Sunday 5 September 2010

THANGKA


What a jewel this was after the rough road and dilapidation of the surroundings - it looked like a little piece of Japan, which had come to land accidentally in Northern India.

The Norbilingka Institute was designed by a Japanese architect and consisted of a collection of buildings, with the Buddhist Temple set at the highest point - the head of a plan based on the body of a many armed Buddhist God.  The Tibetan guide led me up a pathway over a little bridge with ponds, full of fish, on either side - an air of serenity prevailed...the Institute had been established to preserve Tibetan culture.
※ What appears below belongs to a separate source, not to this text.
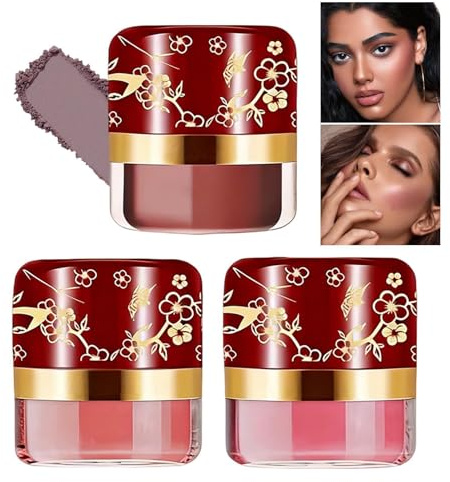 Blush Puder - 3- set, långvarig, mycket pigmenterad och , sminkset med puderrouge - för kvinnor, naturlig rosa , hudtyper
Climbing some stone stairs, we entered the first workroom where the famous Thangka paintings were being produced.  'The artists come from Tibet - they have escaped over the mountains and we give them 3 years of expert tuition in the art of Thangka painting: tson-tang and go-tang, applique work on fabric, depicting the life of Buddha,'   he explained.

The artists sat on cushions, with a low table in front of them - all were bent upon their work and barely looked up.  The designs are drawn first and then transferred to the canvas, which is prepared, much as a panel was prepared, during the Renaissance.  The designs are then painted onto the surface.

The applique work, in a different workroom, was carried out with painstakingly tiny stitches - even individual jewels for a throne, had been cut from fabric and intricately stitched, to create a shimmering effect.

Downstairs the sculptors were creating designs out of wood or beating copper sheets into huge representations of Buddha.